CVAT (Computer Vision Annotation Tool)

Shodan QueryNotes
port:8080 "CVAT"CVAT on default port
http.html:"cvat" port:8080HTML-scoped
http.html:"Computer Vision Annotation Tool"Full product name; high precision
http.html:"/api/server/about"CVAT server-info endpoint path in source
"CVAT" port:8080Bare-string on default port
http.title:"CVAT"Page title
hostname:"cvat"rDNS pattern
ssl.cert.subject.cn:"cvat"TLS cert CN
http.html:"cvat" org:"university"Academic CV research deployments

Combined

Shodan QueryNotes
(http.html:"doccano" OR port:6900 OR http.html:"Label Studio" OR http.html:"CVAT")Full data-labeling sweep
(http.html:"doccano" OR http.html:"argilla" OR http.html:"label-studio") org:"university"Academic annotation sweep
(http.html:"doccano" OR http.html:"argilla" OR http.html:"label-studio") org:"hospital"Healthcare annotation (HIPAA/GDPR risk)
port:6900 OR (port:8000 http.html:"doccano")Argilla + doccano combined port sweep
(http.html:"doccano" OR http.html:"CVAT" OR http.html:"Label Studio") http.html:"medical"Medical-data labeling projects
(http.html:"doccano" OR http.html:"argilla") country:JPJapan-scoped (doccano origin country)

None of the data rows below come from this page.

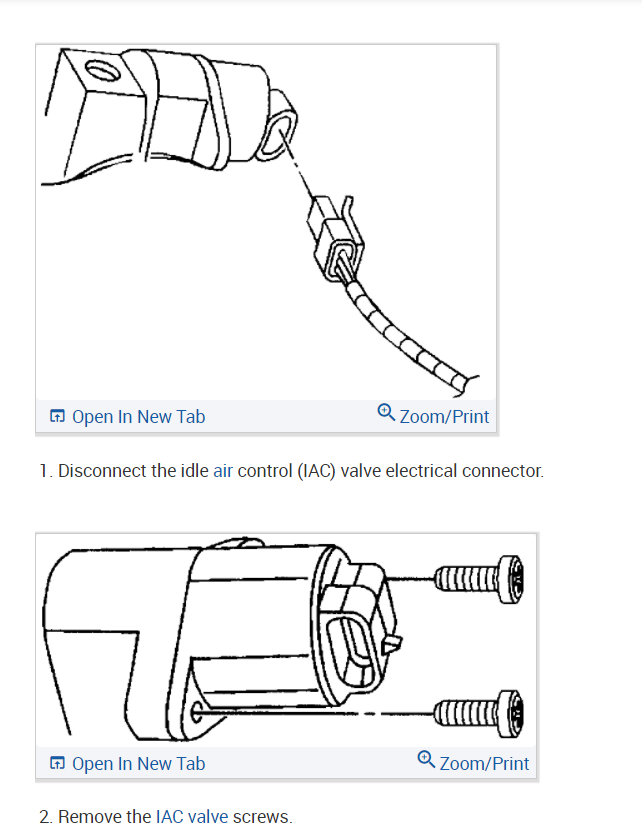 Open In New Tab

Zoom/Print

1. Disconnect the idle air control (IAC) valve electrical connector.

Open In New Tab

Zoom/Print

2. Remove the IAC valve screws.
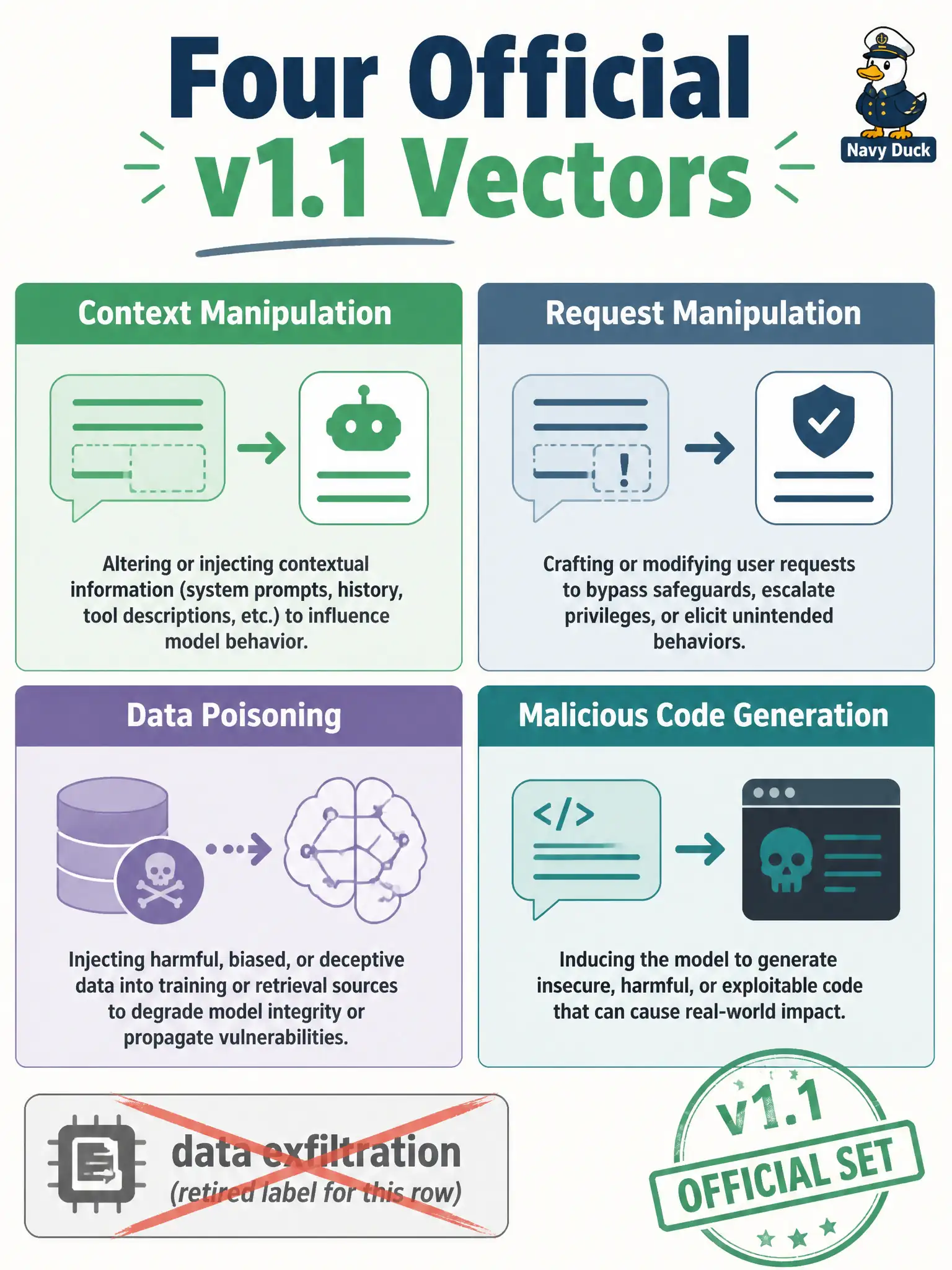 Four Official v1.1 Vectors

Navy Duck

Context Manipulation

Altering or injecting contextual information (system prompts, history, tool descriptions, etc.) to influence model behavior.

Request Manipulation

Crafting or modifying user requests to bypass safeguards, escalate privileges, or elicit unintended behaviors.

Data Poisoning

Injecting harmful, biased, or deceptive data into training or retrieval sources to degrade model integrity or propagate vulnerabilities.

Malicious Code Generation

</>

Inducing the model to generate insecure, harmful, or exploitable code that can cause real-world impact.

data exfiltration
(retired label for this row)

v1.1
OFFICIAL SET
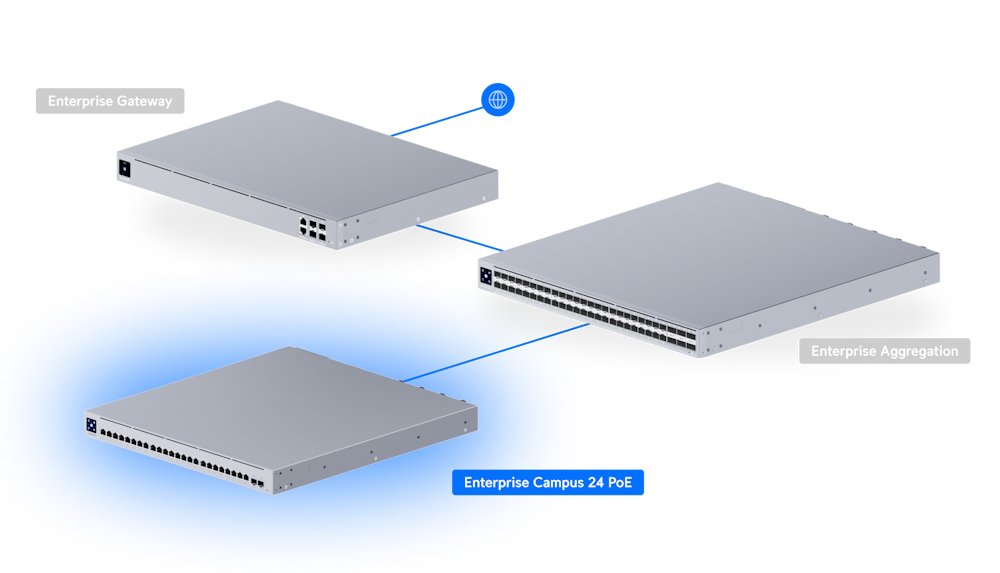 Enterprise Gateway

Enterprise Aggregation

Enterprise Campus 24 PoE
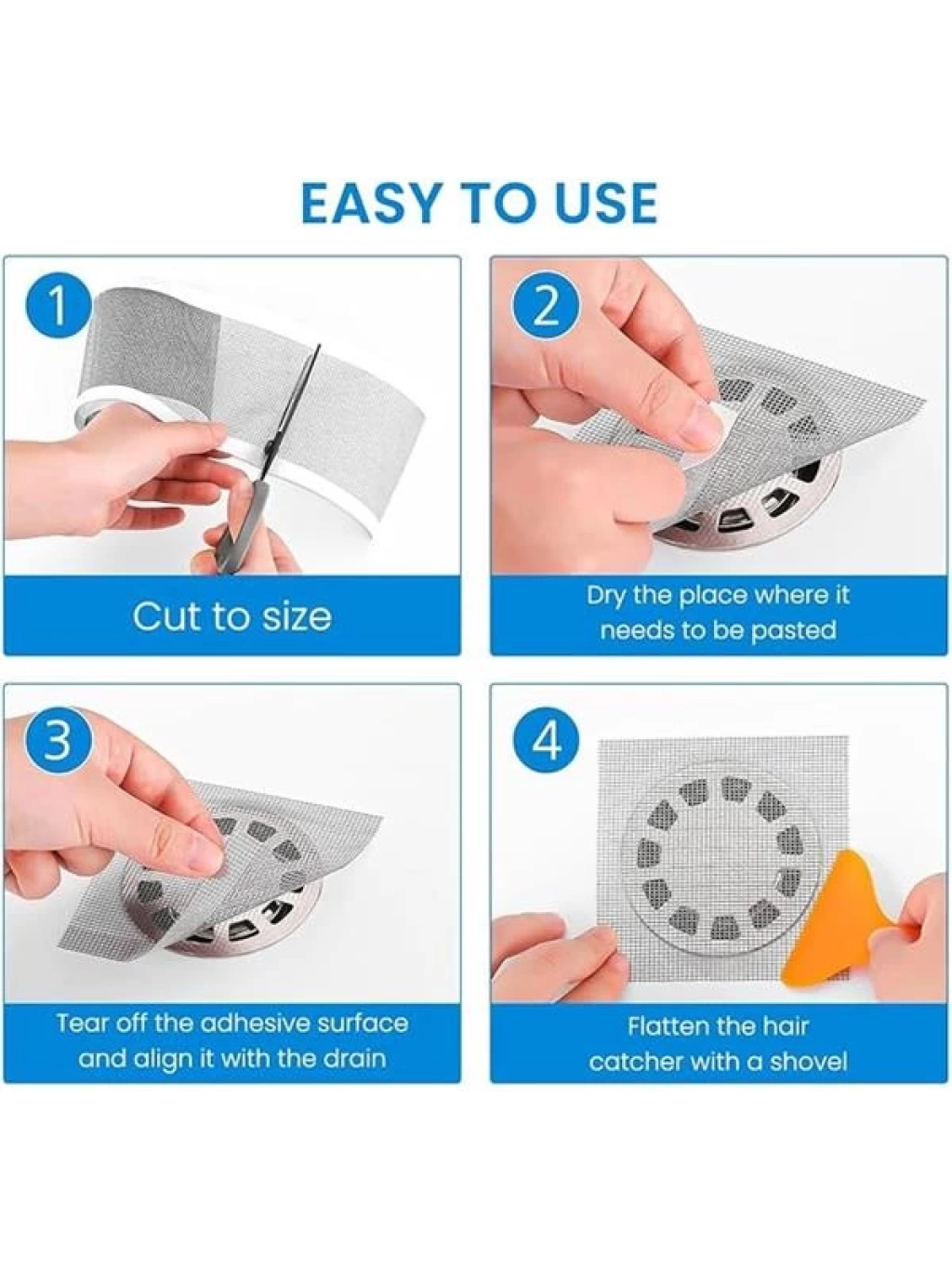 EASY TO USE

1

Cut to size

2

Dry the place where it needs to be pasted

3

Tear off the adhesive surface and align it with the drain

4

Flatten the hair catcher with a shovel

VERIFIED RESULTS (2026-05-31 survey, aimap v1.9.44 + datalabel-probe v0.2)

Managed-cloud tier (title dorks, no cheap-VPS org filter). 80 candidates.

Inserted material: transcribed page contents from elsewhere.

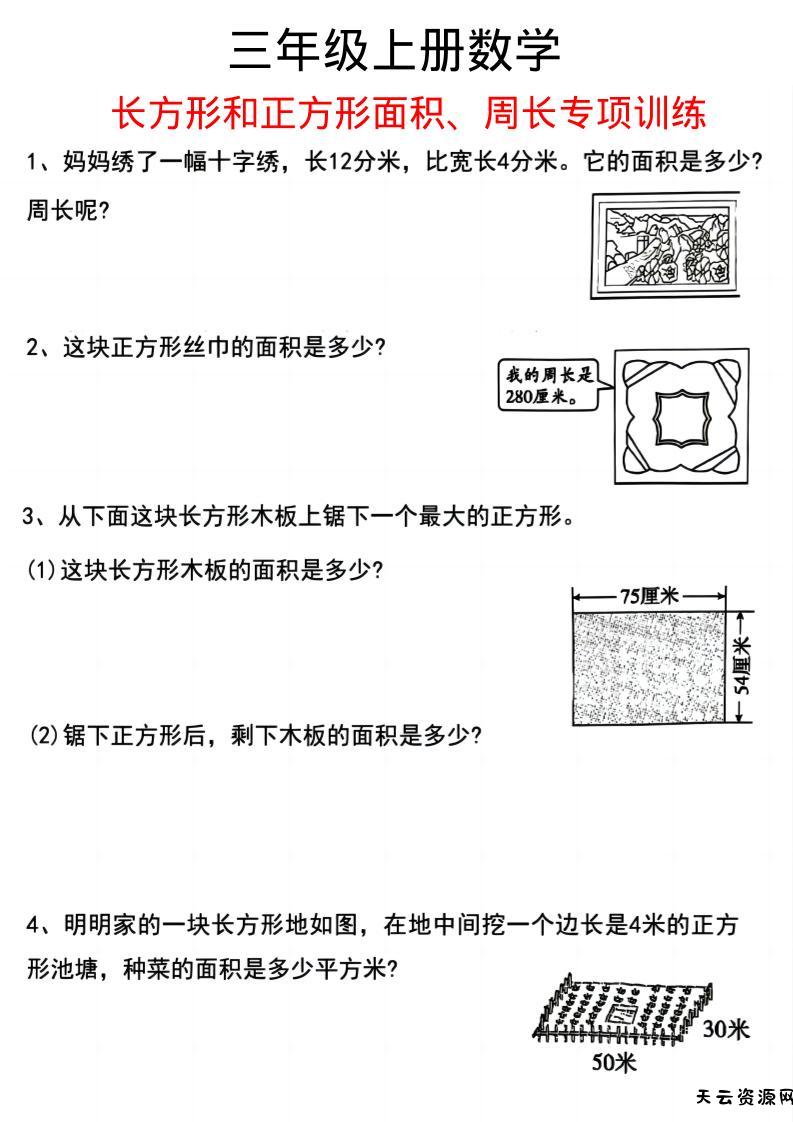 三年级上册数学

长方形和正方形面积、周长专项训练

1、妈妈绣了一幅十字绣，长12分米，比宽长4分米。它的面积是多少？周长呢？

2、这块正方形丝巾的面积是多少？

我的周长是280厘米。

3、从下面这块长方形木板上锯下一个最大的正方形。

(1)这块长方形木板的面积是多少？

75厘米

54厘米

(2)锯下正方形后，剩下木板的面积是多少？

4、明明家的一块长方形地如图，在地中间挖一个边长是4米的正方形池塘，种菜的面积是多少平方米？

30米

50米

天云资源网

  • Label Studio http.title:"Label Studio": 21 hits, 17 confirmed; 16/17 open self-registration (/user/signup reachable, DISABLE_SIGNUP_WITHOUT_LINK=False default) = effective-unauth (register then read /api/projects + /api/tasks). 1 signup-closed. http.html:"label-studio-os-package" = 0 (Shodan does not index the /api/version JSON key).
  • CVAT http.title:"Computer Vision Annotation Tool": 30 hits, 20 confirmed, 20/20 auth-on. PROBE NOTE: /api/server/about needs Accept: application/vnd.cvat+json (DRF AcceptHeaderVersioning); a plain application/json probe and aimap both get 0/30 (Insight #73). Versions 2.5-2.64.1 (many outdated, applicable-CVE class).
  • doccano http.title:"doccano": auth-on (consistent with the 2026-05-04 348/348). FP TRAP: do NOT fingerprint doccano on /v1/health {“status”:…} alone, it FPs on Label Studio hosts (whose proxy also serves /v1/health); anchor on the /-page “doccano” marker.
  • Argilla port:6900 "argilla" = 0, Prodigy http.html:"prodigy.js" = 0: Shodan-dark. Argilla is HF-Spaces-dominant (needs HF-Hub enum); both carry default-open knobs (Argilla owner.apikey/12345678, Prodigy no-auth) this Shodan tier could not measure.

Insight #72: the discriminator is the default value of the registration knob (LS open vs CVAT/doccano closed). Insight #73: header-versioned APIs (CVAT vendor media type) are invisible to header-less fingerprinters.